>> begin TASK INPUTS

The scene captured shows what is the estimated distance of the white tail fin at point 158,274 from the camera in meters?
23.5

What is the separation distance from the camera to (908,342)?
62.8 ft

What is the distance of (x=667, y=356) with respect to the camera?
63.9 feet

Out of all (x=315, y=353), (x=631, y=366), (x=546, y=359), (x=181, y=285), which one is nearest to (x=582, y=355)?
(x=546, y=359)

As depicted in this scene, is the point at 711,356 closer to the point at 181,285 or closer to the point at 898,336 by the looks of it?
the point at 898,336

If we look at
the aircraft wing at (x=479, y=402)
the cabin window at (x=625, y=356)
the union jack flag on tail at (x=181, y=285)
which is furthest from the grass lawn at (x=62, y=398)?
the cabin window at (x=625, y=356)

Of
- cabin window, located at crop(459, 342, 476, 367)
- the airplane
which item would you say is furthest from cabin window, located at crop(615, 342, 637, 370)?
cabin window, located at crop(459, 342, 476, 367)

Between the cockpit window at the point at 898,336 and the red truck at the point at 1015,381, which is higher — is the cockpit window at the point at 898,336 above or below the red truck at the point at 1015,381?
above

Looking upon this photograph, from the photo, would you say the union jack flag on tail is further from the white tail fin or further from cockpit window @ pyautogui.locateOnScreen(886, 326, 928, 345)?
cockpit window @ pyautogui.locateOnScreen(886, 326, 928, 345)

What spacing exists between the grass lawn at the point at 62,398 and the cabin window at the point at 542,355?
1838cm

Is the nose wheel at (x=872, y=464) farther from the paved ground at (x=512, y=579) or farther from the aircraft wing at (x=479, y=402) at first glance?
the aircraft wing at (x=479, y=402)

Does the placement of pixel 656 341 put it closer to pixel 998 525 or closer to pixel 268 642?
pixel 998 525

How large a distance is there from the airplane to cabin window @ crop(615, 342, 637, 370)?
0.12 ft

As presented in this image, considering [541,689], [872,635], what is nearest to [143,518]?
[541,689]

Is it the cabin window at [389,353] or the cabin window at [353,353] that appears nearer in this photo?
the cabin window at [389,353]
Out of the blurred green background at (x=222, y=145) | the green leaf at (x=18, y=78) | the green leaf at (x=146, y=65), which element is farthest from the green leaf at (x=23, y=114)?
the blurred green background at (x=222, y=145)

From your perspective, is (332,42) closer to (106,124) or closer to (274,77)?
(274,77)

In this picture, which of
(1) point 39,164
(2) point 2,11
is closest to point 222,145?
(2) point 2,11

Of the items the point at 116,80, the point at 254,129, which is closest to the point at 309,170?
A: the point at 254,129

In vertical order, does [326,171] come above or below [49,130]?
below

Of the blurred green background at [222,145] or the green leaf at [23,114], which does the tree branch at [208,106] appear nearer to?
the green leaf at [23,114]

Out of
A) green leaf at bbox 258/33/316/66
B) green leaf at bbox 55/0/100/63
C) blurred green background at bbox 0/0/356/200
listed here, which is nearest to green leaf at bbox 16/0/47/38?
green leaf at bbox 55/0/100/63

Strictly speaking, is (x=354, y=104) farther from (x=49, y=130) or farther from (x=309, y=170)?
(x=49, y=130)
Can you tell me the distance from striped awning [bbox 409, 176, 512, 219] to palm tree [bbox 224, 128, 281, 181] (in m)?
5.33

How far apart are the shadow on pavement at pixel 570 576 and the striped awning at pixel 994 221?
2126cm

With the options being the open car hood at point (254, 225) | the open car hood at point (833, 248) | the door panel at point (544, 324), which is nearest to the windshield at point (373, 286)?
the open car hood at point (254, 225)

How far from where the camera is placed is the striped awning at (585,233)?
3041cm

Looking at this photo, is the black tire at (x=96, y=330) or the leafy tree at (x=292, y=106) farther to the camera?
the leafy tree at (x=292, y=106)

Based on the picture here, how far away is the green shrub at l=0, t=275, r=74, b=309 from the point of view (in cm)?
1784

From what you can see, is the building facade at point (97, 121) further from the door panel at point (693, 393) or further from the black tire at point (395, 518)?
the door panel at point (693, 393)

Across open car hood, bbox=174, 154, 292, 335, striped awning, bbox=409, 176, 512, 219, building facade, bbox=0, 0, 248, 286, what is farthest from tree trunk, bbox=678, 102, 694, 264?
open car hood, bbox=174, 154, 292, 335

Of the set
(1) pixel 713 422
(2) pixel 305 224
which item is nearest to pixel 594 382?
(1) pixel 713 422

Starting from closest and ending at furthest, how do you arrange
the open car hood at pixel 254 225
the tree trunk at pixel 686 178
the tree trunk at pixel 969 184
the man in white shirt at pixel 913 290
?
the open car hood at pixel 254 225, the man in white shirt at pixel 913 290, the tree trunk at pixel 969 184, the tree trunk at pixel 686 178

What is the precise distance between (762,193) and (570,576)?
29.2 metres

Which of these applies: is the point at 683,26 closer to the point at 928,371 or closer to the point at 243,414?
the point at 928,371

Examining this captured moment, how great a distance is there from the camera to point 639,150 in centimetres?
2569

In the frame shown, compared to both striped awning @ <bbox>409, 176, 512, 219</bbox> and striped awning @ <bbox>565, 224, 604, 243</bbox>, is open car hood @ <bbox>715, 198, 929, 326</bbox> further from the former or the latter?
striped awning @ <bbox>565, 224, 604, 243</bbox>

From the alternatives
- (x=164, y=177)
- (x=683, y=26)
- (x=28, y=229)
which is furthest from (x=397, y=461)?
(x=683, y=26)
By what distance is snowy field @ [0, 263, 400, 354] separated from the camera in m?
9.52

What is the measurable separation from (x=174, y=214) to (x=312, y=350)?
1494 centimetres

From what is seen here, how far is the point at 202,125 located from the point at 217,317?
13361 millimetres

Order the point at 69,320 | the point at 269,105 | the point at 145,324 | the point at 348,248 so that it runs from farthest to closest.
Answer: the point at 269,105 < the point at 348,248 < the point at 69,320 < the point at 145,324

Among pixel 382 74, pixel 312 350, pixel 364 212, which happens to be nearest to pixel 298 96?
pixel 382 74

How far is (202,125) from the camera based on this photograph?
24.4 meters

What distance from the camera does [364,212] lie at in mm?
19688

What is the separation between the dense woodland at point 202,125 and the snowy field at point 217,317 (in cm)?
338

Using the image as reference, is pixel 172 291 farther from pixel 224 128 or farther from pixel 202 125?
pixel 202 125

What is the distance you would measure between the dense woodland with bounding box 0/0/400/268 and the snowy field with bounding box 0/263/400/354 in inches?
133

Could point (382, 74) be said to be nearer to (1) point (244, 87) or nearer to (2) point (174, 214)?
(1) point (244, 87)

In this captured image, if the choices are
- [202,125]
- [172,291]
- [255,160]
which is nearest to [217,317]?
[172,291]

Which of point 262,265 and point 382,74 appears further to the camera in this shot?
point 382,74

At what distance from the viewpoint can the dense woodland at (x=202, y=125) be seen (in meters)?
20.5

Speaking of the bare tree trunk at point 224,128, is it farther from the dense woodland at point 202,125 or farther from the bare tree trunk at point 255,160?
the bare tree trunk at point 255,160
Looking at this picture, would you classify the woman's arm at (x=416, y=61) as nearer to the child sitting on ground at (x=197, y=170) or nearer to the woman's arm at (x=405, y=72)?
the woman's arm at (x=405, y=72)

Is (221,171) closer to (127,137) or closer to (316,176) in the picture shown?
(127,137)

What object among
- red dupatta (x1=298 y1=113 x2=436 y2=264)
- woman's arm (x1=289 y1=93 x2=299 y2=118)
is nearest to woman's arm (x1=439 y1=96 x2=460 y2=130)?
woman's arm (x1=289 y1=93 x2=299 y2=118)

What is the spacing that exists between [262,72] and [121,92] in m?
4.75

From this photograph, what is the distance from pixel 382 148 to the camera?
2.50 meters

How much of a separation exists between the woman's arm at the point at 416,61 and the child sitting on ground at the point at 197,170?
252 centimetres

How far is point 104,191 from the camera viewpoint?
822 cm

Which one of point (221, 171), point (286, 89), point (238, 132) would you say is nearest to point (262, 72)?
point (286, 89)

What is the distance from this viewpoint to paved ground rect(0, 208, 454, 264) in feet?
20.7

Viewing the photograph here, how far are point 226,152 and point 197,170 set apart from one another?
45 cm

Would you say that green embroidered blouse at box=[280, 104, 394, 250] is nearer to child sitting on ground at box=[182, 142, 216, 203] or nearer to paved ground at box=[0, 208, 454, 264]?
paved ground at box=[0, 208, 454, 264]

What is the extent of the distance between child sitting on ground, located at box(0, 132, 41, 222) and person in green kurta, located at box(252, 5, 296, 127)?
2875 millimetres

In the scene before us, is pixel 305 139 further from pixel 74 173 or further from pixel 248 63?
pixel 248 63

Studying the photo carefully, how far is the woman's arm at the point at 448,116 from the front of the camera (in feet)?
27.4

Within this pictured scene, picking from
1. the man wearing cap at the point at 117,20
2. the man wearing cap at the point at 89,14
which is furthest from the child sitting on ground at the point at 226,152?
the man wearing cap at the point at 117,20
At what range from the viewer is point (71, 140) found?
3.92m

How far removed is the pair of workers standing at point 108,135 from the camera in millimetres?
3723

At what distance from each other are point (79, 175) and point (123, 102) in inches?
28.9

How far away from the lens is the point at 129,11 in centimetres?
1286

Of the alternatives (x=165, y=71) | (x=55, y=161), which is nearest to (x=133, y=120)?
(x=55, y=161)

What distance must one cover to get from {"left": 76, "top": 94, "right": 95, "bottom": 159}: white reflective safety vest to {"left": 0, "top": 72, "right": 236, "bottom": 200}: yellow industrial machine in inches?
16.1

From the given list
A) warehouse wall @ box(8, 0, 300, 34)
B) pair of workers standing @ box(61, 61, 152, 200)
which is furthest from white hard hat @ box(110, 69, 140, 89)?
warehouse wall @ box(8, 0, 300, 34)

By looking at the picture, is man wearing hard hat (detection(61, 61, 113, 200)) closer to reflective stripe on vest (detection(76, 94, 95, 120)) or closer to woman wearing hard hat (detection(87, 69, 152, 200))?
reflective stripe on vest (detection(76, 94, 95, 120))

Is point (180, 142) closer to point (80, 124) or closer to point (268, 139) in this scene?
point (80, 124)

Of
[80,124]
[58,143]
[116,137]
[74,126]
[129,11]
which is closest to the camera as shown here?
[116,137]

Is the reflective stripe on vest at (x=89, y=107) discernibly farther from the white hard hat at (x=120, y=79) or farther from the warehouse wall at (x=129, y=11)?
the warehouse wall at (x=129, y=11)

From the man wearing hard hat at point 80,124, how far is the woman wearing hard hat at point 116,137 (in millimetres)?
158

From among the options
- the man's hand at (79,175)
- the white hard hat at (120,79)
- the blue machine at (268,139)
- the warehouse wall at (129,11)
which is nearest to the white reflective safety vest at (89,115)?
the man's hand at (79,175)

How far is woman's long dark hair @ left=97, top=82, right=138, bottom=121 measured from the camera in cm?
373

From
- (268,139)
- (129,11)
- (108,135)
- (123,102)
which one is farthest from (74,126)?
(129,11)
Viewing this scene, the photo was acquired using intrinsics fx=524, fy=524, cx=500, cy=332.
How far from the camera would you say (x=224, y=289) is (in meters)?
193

>> end TASK INPUTS

Return the lines from the one containing "What distance must" through the last line above, both included, reproduced word for word.

What distance must one cover to get from {"left": 76, "top": 94, "right": 95, "bottom": 159}: white reflective safety vest to {"left": 0, "top": 72, "right": 236, "bottom": 200}: yellow industrial machine in inches?
16.1

From the given list
A) warehouse wall @ box(8, 0, 300, 34)
B) pair of workers standing @ box(61, 61, 152, 200)
which is furthest from white hard hat @ box(110, 69, 140, 89)?
warehouse wall @ box(8, 0, 300, 34)

By looking at the picture, is man wearing hard hat (detection(61, 61, 113, 200)) closer to reflective stripe on vest (detection(76, 94, 95, 120)) or closer to woman wearing hard hat (detection(87, 69, 152, 200))?
reflective stripe on vest (detection(76, 94, 95, 120))

Is point (180, 142) closer to point (80, 124) or closer to point (268, 139) in this scene?
point (80, 124)

Of
[80,124]
[58,143]
[116,137]
[74,126]
[129,11]
which is closest to the camera as shown here?
[116,137]

Is the reflective stripe on vest at (x=89, y=107) discernibly farther from the white hard hat at (x=120, y=79) or farther from the warehouse wall at (x=129, y=11)?
the warehouse wall at (x=129, y=11)

From the man wearing hard hat at point 80,124, how far is the woman wearing hard hat at point 116,137 (in millimetres)?
158

From among the options
- the man's hand at (79,175)
- the white hard hat at (120,79)
- the blue machine at (268,139)
- the warehouse wall at (129,11)
which is nearest to the white reflective safety vest at (89,115)?
the man's hand at (79,175)

How far is woman's long dark hair @ left=97, top=82, right=138, bottom=121 measured from the camera in cm?
373

From
- (268,139)
- (129,11)
- (108,135)
- (123,102)
which one is farthest from (74,126)?
(129,11)
Viewing this scene, the photo was acquired using intrinsics fx=524, fy=524, cx=500, cy=332.
How far from the camera would you say (x=224, y=289) is (in meters)?
193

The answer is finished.